Ils ont commencé par clôturer en tôles tout le long de la devanture de cette école, avant de démolir l’ancienne clôture en grillage. Au moment où nous mettons sous presse, ils ont presque terminé avec la clôture, et ils sont en train de bâtir les latrines. «Les travaux ont une durée de deux ans, en raison du financement», a dit Alain, responsable technique de ladite société, devant la commission Economie et finances de l’Assemblée nationale et le président de l’université, le Pr Parisse Akouango, lors d’une visite surprise de terrain, il y a quelques semaines, pour s’enquérir de l’état d’avancement des travaux. Mais ce délai estimé trop long ne semble pas convenir au ministère de l’Enseignement supérieur.

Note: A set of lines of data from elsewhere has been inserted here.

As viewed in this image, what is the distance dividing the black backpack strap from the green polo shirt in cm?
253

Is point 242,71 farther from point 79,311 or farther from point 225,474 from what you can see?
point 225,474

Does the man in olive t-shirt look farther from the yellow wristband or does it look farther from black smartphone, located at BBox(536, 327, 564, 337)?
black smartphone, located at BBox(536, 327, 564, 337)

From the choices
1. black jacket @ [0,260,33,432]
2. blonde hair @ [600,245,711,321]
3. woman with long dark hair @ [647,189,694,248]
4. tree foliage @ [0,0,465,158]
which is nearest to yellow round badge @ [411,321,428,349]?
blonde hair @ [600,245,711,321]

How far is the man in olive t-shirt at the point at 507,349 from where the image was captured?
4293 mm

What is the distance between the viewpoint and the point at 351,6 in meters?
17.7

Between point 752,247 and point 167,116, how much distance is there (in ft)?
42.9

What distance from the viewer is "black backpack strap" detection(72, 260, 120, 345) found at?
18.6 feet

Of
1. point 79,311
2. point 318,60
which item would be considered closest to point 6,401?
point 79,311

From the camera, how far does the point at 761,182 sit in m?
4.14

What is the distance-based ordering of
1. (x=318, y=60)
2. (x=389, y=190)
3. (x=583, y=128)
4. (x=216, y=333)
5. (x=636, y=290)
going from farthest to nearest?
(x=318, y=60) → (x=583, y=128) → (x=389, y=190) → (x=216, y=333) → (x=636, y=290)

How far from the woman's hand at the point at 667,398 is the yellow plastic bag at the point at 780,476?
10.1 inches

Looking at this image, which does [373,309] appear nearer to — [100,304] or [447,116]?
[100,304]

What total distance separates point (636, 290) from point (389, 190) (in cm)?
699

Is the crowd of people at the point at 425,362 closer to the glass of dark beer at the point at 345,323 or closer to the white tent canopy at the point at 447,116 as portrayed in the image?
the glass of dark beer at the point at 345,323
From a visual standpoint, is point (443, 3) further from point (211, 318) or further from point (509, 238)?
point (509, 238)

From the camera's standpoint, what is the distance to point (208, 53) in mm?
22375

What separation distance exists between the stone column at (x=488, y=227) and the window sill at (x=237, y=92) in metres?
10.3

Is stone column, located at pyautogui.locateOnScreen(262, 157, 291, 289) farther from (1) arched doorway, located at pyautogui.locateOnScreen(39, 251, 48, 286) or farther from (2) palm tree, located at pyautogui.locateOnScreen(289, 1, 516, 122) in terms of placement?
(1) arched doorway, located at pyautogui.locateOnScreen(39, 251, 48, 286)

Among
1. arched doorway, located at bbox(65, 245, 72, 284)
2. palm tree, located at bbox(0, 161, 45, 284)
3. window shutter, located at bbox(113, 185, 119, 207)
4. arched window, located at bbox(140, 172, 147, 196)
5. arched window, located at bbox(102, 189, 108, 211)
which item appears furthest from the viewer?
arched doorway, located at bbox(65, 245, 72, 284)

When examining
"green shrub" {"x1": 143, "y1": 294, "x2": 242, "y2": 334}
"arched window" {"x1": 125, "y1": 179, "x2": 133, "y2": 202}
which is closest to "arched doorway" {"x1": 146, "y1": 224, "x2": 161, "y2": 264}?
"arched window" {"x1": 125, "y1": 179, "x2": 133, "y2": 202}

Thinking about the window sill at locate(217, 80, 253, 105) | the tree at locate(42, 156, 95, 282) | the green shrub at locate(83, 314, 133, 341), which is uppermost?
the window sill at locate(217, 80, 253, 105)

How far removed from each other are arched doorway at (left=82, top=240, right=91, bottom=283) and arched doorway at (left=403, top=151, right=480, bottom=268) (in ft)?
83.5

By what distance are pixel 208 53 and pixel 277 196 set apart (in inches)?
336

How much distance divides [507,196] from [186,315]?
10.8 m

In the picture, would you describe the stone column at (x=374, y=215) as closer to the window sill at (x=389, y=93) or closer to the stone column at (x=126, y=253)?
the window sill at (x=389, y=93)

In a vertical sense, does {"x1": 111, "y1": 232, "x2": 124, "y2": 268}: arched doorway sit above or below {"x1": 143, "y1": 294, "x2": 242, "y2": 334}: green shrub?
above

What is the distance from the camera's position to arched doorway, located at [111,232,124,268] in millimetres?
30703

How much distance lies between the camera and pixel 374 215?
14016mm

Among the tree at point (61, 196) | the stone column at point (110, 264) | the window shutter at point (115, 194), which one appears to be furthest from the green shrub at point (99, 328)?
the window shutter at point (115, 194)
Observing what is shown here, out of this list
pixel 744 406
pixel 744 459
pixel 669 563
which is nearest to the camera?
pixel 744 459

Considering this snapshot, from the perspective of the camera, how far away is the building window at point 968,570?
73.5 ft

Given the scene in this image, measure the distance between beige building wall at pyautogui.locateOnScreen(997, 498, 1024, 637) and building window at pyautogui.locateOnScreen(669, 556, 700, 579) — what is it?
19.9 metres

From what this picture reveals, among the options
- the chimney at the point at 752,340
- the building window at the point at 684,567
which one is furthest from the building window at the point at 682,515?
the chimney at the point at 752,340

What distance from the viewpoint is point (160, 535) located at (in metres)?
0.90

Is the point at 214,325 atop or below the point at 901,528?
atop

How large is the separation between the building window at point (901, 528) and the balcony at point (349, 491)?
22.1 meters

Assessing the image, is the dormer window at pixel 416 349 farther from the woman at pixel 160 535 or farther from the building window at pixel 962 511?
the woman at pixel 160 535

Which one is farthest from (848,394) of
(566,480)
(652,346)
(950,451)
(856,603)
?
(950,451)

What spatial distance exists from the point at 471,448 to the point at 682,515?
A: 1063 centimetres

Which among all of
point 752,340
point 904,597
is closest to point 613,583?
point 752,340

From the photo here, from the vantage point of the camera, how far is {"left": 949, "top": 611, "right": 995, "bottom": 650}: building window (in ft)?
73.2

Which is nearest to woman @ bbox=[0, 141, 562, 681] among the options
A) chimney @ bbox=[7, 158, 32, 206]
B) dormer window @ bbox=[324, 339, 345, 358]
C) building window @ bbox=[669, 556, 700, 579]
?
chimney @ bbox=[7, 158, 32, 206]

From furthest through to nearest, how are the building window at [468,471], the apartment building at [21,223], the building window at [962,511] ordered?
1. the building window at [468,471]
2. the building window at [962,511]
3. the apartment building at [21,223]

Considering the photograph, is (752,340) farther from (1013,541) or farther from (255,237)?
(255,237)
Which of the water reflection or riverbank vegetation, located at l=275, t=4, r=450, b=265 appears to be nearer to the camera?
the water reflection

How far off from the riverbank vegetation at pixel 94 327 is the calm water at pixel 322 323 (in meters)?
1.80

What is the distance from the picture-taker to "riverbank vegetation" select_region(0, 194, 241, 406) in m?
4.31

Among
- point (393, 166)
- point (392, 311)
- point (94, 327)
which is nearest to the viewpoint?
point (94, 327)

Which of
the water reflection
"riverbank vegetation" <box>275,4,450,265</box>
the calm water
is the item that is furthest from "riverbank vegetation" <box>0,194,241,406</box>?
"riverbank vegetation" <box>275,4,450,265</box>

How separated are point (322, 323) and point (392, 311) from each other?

Dans l’enceinte de cette cour, on retrouve, hormis l’amphithéâtre, des restaurants, deux bâtiments de salles de classe et deux bâtiments abritant la résidence universitaire (Campus ENAM) des étudiants de plusieurs établissements du Supérieur. Ils sont en alerte, ne sachant pas si ces travaux concerneront aussi leur campus. En effet, d’après une source, les propriétaires de restaurant avaient déjà été avertis de libérer les lieux dans un bref délai, pour permettre d’autres projets de réfection dans cette enceinte, ont laissé entendre les responsables de la commission et ceux de la société.